The Control Card is fitted to an Interface Board to make the electrical connections from the Control Card conveniently available for use. Our Interface Boards provide isolation for power for the Control Card and isolation for all I/O. They also contain relays for controlling routers/spindles. Our interface boards are fitted with connectors that match those of the motor drivers we use in order to provide a direct, cable-free connection. Break-out connections are also available for connecting to other types of motor drivers. We offer levels of Interface Board. We offer three levels of interface boards that are progressively more "industrial" in terms of their I/O and functionality. All support generic Step & Direction connections so you can hook up your own motor drivers rather than the ShopBot provided drivers that are specifically matched to the Board. ShopBot uses open loop steppers in our standard tools and closed loop stepper motors in our "production" or "alpha" tools. Our interface boards will also support servo drivers that also utilize step and direction signals.
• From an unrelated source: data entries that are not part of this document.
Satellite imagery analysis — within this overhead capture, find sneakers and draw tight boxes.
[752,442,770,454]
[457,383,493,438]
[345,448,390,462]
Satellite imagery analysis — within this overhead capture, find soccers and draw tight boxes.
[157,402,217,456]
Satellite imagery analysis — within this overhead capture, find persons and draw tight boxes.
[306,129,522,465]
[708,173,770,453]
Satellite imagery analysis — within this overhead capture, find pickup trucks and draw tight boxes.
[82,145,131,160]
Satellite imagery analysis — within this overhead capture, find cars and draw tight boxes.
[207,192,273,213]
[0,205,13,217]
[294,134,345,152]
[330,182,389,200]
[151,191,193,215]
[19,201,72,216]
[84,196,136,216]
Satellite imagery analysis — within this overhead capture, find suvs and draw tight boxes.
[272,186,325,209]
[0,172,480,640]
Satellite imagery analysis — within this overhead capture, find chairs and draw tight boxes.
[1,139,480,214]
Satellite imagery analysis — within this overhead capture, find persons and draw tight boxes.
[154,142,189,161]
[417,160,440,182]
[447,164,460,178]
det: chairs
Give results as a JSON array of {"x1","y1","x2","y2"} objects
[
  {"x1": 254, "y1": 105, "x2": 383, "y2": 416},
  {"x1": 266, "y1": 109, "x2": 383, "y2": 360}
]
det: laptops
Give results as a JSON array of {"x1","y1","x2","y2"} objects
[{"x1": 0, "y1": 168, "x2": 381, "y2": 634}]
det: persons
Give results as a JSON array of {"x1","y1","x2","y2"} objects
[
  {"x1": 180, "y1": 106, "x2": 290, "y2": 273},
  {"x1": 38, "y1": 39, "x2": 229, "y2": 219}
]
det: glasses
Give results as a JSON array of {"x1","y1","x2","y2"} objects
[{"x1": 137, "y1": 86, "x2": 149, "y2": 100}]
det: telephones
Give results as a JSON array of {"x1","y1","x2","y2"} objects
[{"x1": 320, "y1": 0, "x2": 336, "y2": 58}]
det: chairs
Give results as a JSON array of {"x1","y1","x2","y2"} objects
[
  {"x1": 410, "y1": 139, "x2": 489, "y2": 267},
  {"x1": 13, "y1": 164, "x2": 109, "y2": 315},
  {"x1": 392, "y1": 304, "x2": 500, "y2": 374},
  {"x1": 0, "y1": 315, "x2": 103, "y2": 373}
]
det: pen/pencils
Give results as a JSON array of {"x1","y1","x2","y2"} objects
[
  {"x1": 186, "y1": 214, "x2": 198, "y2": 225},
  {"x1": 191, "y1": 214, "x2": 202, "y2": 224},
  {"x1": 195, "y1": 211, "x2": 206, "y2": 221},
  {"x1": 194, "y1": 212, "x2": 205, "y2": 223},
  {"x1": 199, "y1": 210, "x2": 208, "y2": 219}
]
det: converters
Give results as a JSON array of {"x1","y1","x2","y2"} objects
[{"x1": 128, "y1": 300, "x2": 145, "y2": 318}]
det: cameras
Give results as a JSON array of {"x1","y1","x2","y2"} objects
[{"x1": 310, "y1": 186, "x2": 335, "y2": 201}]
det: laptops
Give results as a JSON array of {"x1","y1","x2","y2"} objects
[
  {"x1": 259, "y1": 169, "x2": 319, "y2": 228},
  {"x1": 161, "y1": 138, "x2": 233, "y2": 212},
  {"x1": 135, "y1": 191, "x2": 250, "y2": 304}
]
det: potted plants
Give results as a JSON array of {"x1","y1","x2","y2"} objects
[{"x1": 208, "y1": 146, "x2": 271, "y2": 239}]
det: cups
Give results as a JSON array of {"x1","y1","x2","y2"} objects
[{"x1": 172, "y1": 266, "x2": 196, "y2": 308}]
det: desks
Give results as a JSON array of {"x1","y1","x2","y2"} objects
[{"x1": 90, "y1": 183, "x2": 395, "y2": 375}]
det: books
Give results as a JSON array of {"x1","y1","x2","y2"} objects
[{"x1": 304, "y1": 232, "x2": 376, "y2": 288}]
To create any kind of physical CNC action, the system needs to include Motor Drivers and Motors. The Interface Board is connected to the Motor Drivers by Driver Connectors, and then the Motor Drivers are connected to the Motors by Motor Cables. Our Control Boxes are sealed and contain/house/protect the Controller Card, Interface Board, and Motor Drivers. Control Box systems include an electrical disconnect switch, contactors for controlling routers/spindles, interlock safety switches, and a Roxtec® seal for managing cable entry into the box.

Modularity.

The organization of our system is modular with the Control Card as the core module. This modularity has allowed our systems to evolve more efficiently. And, by using common components they have provided continuity between systems over time. For example, we have evolved through many versions of our Control Card, but today’s version can be plugged into the interface board of any ShopBot of any age and provide that tool with many of our current features and capabilities.

We currently have three levels of Control and Drive System offerings (all systems use the same Control Card and Control System Software:

A Basic System that will run small and medium size stepper motors. This is the system we use in our Desktop CNC Tools and Handibot Tools.

 

 

Click here for full description [PDF]

A Standard System that will run medium and large size motor drivers and is the basis for all our PRSstandard ShopBot Buddy® and Gantry CNC Tools.

Click here for full description [PDF]

An Industrial System with integrated safety control fucntionality. This system is used with closed-loop stepper motors on our “production performance” PRSalpha ShopBot Buddy, Gantry, and 5-Axis CNC Tools.